Cette réussite doit majoritairement être imputée à Gore Verbinski, le réalisateur derrière les trois premiers opus. On a senti une énorme baisse qualitative quand il a quitté le navire. Son départ était inévitable, comme il l'explique lors d'une entrevue passionnante chez Collider. Le temps passé sur la franchise l'a tout simplement rincé et on peut le comprendre maintenant qu'il en dit plus sur les improbables coulisses du troisième épisode, Jusqu'au bout du Monde. Un témoignage précieux qui permet de comprendre à quel point la machine hollywoodienne peut être éreintante.

Pirates des Caraïbes : Jusqu'au bout du monde
Pirates des Caraïbes : Jusqu'au bout du monde ©Buena Vista International

Un film tourné... sans scénario !

Nous pensons toujours que les studios ont des plans très précis en tête quand ils mettent des sommes conséquentes en jeu. Or ce n'est pas forcément le cas. Gore Verbinski explique ainsi qu'il a tourné des scènes du troisième Pirates des Caraïbes sans avoir de script. Pour saisir comment cela a été possible, il faut noter que le 2 et le 3 ont été tournés l'un à la suite de l'autre, parce que Disney les voulait le plus vite possible. Des dates ont été posées et il fallait absolument les honorer.

Il y a un calendrier et des dates, et on vous dit "nous avons besoin de deux autres de ces bébés. Dans combien de temps pouvez-vous les faire ?". Vous n'avez donc aucun script et vous faites un film à partir d'une date de sortie.

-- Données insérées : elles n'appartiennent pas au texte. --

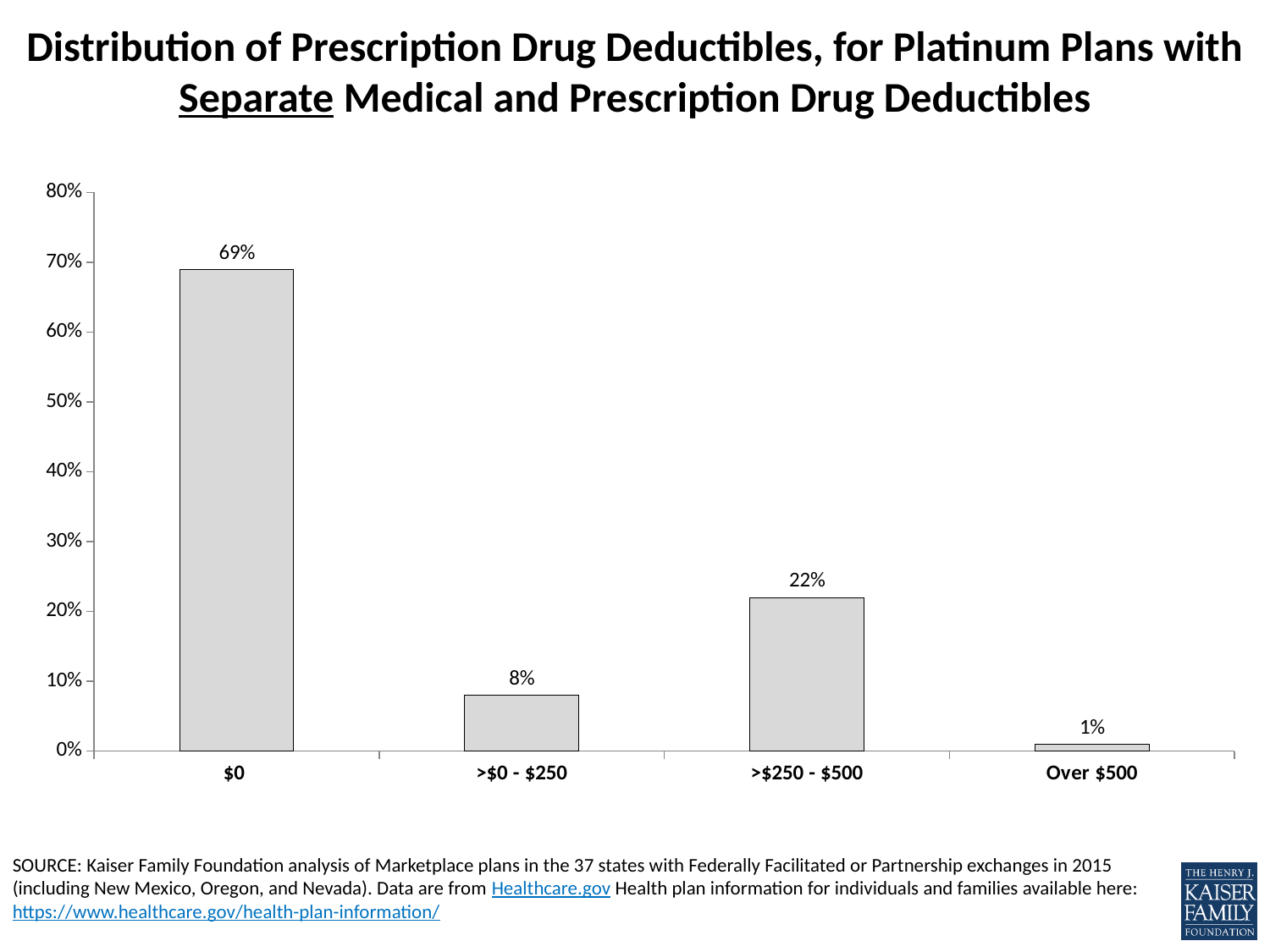
Which is larger, the value for >$0 - $250 or the value for >$250 - $500? >$250 - $500 What is the value for the Over $500 category? 1% What is the difference in percentage points between the $0 category and the >$250 - $500 category? 47 Is the value for the $0 category greater or less than 60%? greater How many deductible categories are shown on the x axis? 4 Which deductible category has the highest share of plans? $0 Which deductible category has the lowest share of plans? Over $500 What percentage of platinum plans with separate deductibles have a $0 prescription drug deductible? 69% What is the value for the >$0 - $250 category? 8% What kind of chart is shown on the slide? Bar chart What is the value for the >$250 - $500 category? 22% What is the maximum value shown on the vertical axis? 80%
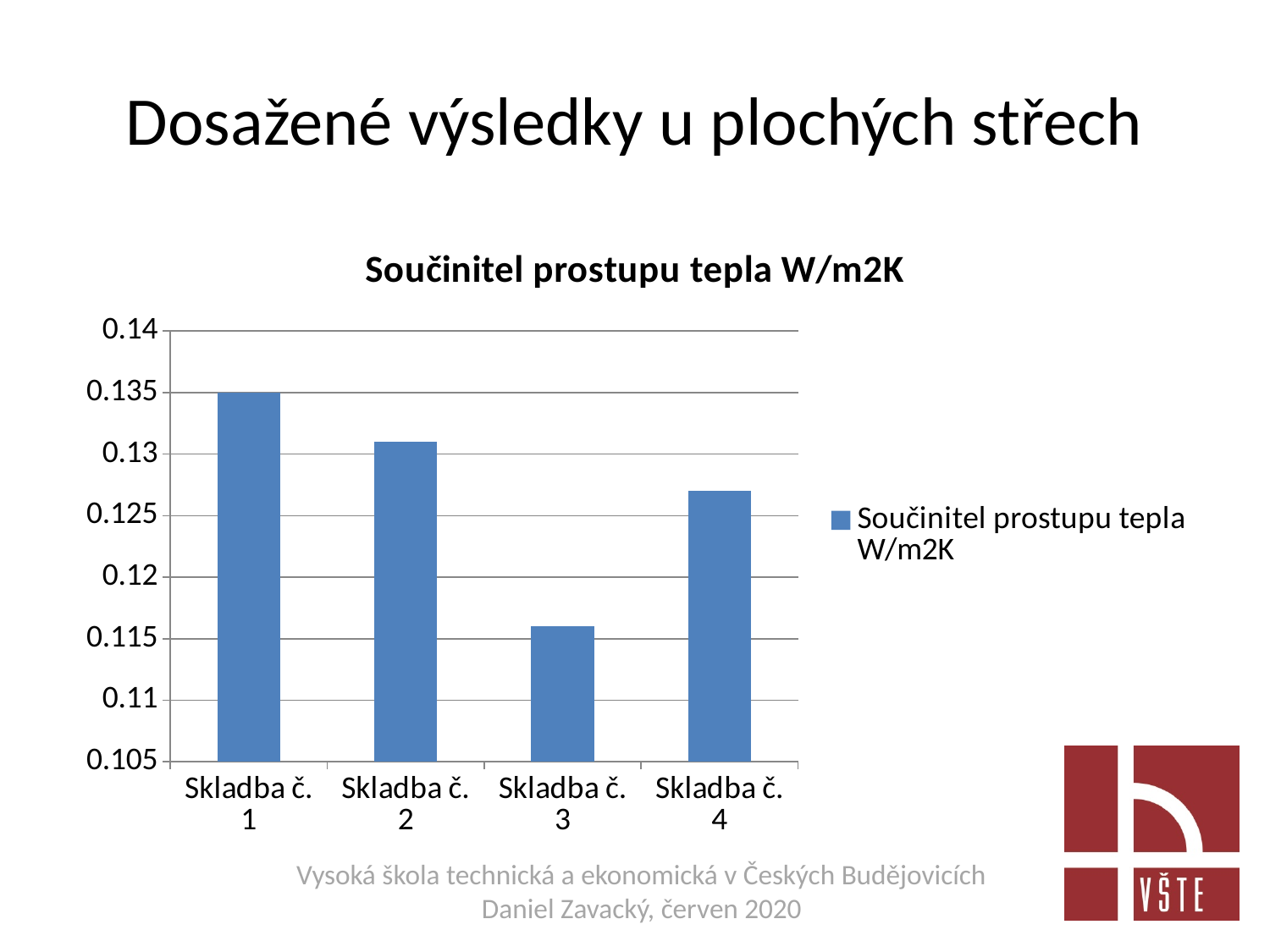
How many categories (skladby) are shown on the x axis of the chart? 4 Which category has the highest value in the chart? Skladba č. 1 How many series does the chart legend list? 1 Which has a larger value, Skladba č. 2 or Skladba č. 4? Skladba č. 2 Which has a larger value, Skladba č. 3 or Skladba č. 4? Skladba č. 4 Which category has the lowest value in the chart? Skladba č. 3 Is the value for Skladba č. 1 greater or less than 0.13? greater Do the values fall or rise from Skladba č. 1 to Skladba č. 3? fall Is the value for Skladba č. 3 greater or less than 0.12? less What type of chart is shown on the slide? bar chart What is the title of the chart? Součinitel prostupu tepla W/m2K Is the value for Skladba č. 4 greater or less than 0.125? greater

Tout est ainsi fait pour essayer - en théorie - d'optimiser le temps. Qu'importe si cela va à l'encontre des intentions artistiques. Pour l'illustrer, le réalisateur explique qu'il a tourné des scènes de Pirates des Caraïbes 3 pendant le tournage du précédent. Et ce, alors que le scénario n'était même pas encore connu. Ce qui demande concrètement d'imaginer à la volée ce que la suite peut être en se référant à tout ce qui la précède. Par exemple, aussi fou que cela puisse paraître, la fin a été tournée dans ces conditions. L'explication fournie est qu'il fallait profiter de la disponibilité des décors. Certains allaient être détruits et d'autres n'allaient plus accueillir l'équipe.

Il y a un amortissement hypothétique dans le processus. Pendant que vous êtes à un endroit, vous tournez une scène pour Pirates 3 avant que le plateau ne soit détruit.

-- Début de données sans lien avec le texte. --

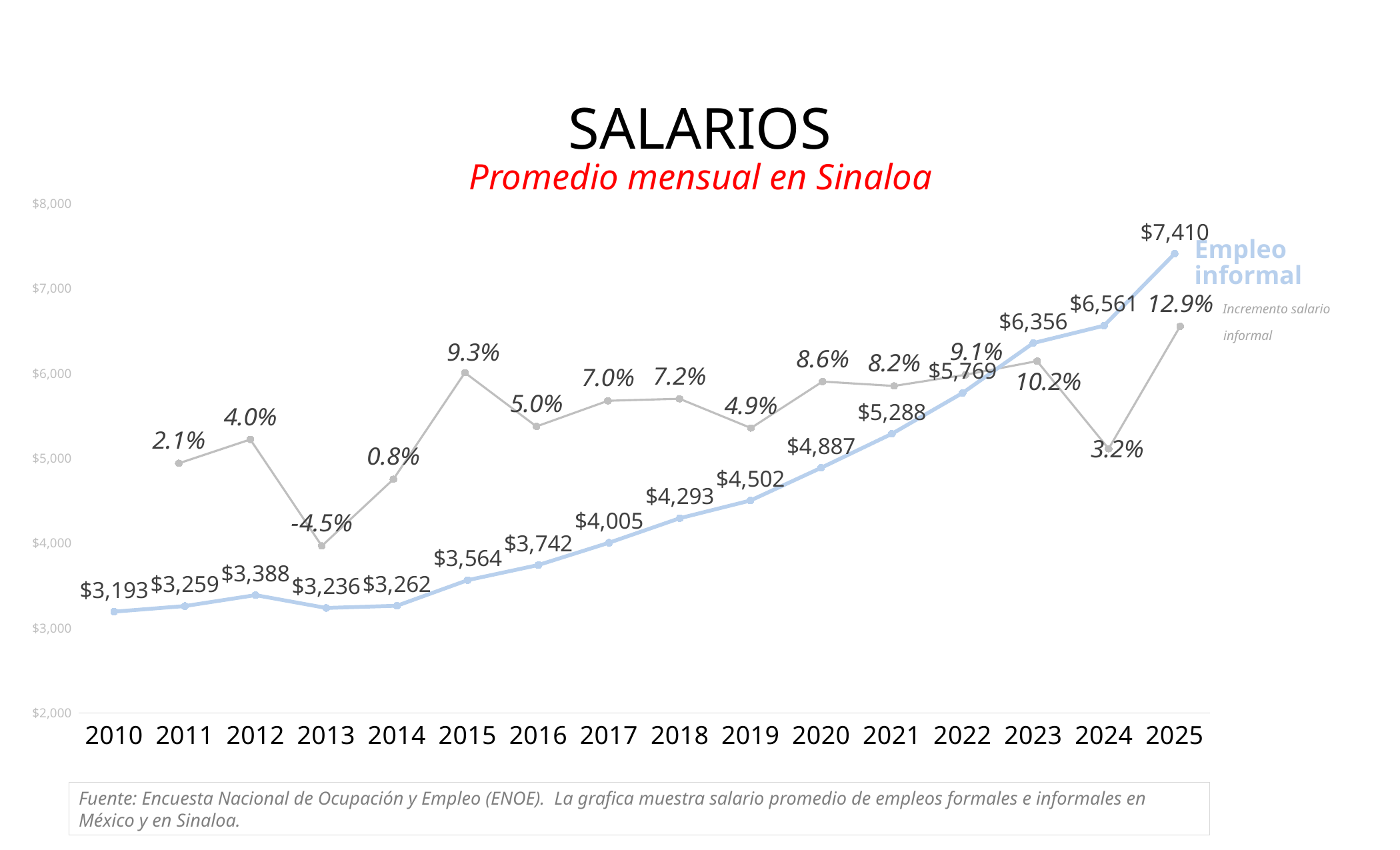
Which is larger, the Empleo informal salary in 2012 or in 2013? 2012 What is the Empleo informal salary value for 2010? $3,193 What is the difference between the Empleo informal salary in 2025 and in 2024? $849 What kind of chart is shown on the slide? Line chart How many years are shown on the x axis? 16 What is the Incremento salario informal percentage for 2023? 10.2% What is the Incremento salario informal percentage for 2013? -4.5% In which year is the Incremento salario informal percentage lowest? 2013 In which year is the Incremento salario informal percentage highest? 2025 What is the red subtitle of the chart? Promedio mensual en Sinaloa How many series does the chart show? 2 What is the Empleo informal salary value for 2025? $7,410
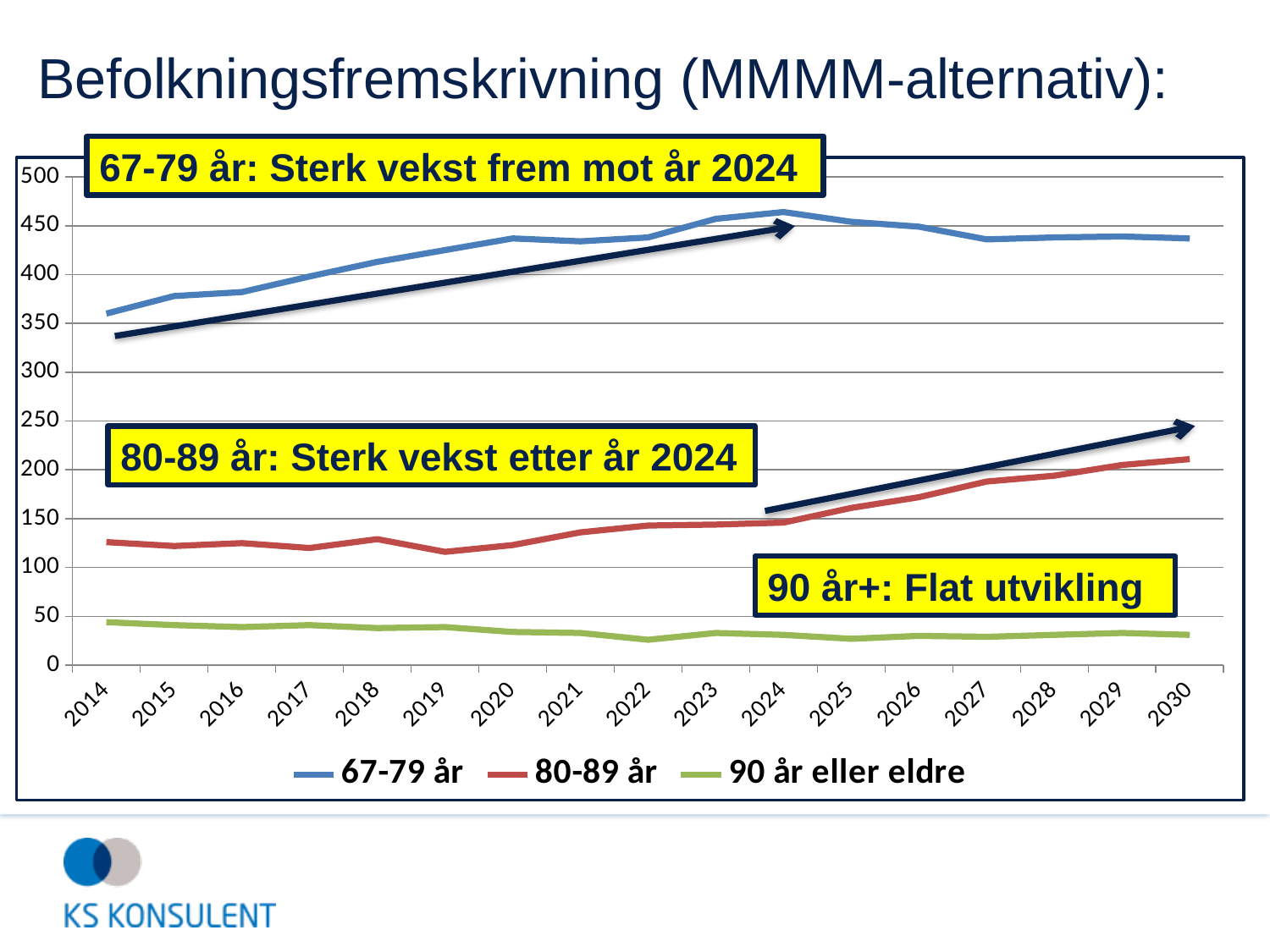
Does the 80-89 år series rise or fall between 2024 and 2030? rise How many series does the legend list? 3 Is the value for 67-79 år in 2024 greater or less than 400? greater What kind of chart is shown on the slide? Line chart Is the value for 80-89 år in 2030 greater or less than 200? greater How many years are shown along the x axis? 17 Which series has the lowest values across the whole period? 90 år eller eldre Is the value for 90 år eller eldre in 2014 greater or less than 50? less Which is larger in 2020, the value for 67-79 år or the value for 80-89 år? 67-79 år What is the title of the slide? Befolkningsfremskrivning (MMMM-alternativ): Which series has the highest value in 2030? 67-79 år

Sachant que vous ne pourrez pas revenir dans un endroit, ça donnait : "Nous quittons ce lieu, y a-t-il quelque chose de Pirates 3 dont nous aurons besoin ici ?" puis vous allez voir l'aperçu du film. "Oui, le plan sur lequel nous avons travaillé dit que nous allons probablement vouloir une scène entre ces deux personnages ici". Vous dites alors "d'accord, p*tain, on ferait mieux de l'écrire."

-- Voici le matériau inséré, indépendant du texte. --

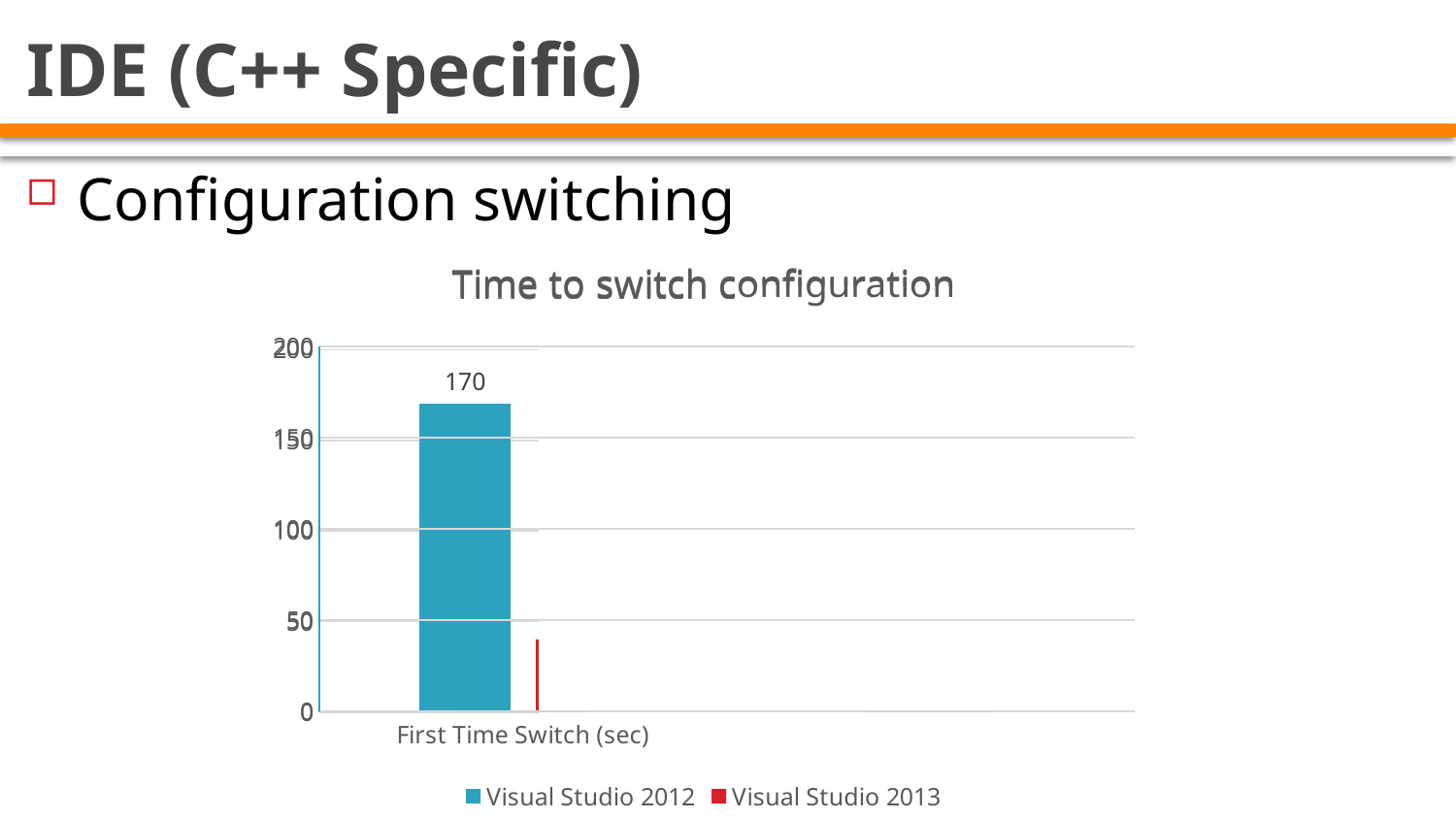
What kind of chart is shown? bar chart What is the value for Visual Studio 2012 for First Time Switch (sec)? 170 Is the value for Visual Studio 2013 greater or less than 50? less What is the title of the chart? Time to switch configuration What is the highest value shown on the y axis? 200 How many categories are shown on the x axis? 1 What colour represents Visual Studio 2013 in the chart? red Is the value for Visual Studio 2012 larger or smaller than the value for Visual Studio 2013? larger How many series does the legend list? 2 Which series has the lower value for First Time Switch (sec)? Visual Studio 2013 Is the value for Visual Studio 2012 greater or less than 150? greater Which series has the higher value for First Time Switch (sec)? Visual Studio 2012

Pirates des Caraïbes : Jusqu'au bout du monde
Pirates des Caraïbes : Jusqu'au bout du monde ©Buena Vista International

Bien entendu, une majeure partie du film a été tournée quand un script a été prêt mais Gore Verbinski insiste sur le fait que ça n'a pas toujours été le cas. Un mode opératoire qui va à l'encontre des longues phases de pré-production habituelles.

Vous préparez les premiers 60% et ensuite vous préparez, pendant que vous tournez, les 40 restants. Sinon vous ne commencez jamais à filmer.

Mais le cas de Pirates des Caraïbes 3 est exceptionnel. Nous étions loin du ratio évoqué ci-dessus. Le metteur en scène ne manque d'ailleurs pas de saluer l'équipe avec laquelle il a travaillé. Il sait qu'elle a eu une capacité d'adaptation supérieure à la moyenne. Quand tout a été dans la boîte, la post-production a elle aussi était contrainte par des délais très courts. Seulement dix semaines pour tout assembler, alors que d'autres longs-métrages demandent en général des mois entiers pour prendre vie.

Cet atypique processus de travail explique sûrement pourquoi Jusqu'au bout du monde est un film un peu bancal. Sa durée de quasiment trois heures le rend parfois indigeste, avec un montage trop dense. Mais on peut comprendre que la narration ne soit pas optimisée quand on la travaille dans l'urgence. Il est presque possible de parler d'exploit tant le film reste remarquable sur plus d'un point et possède la dimension épique qui manque à tant de blockbusters plus récents.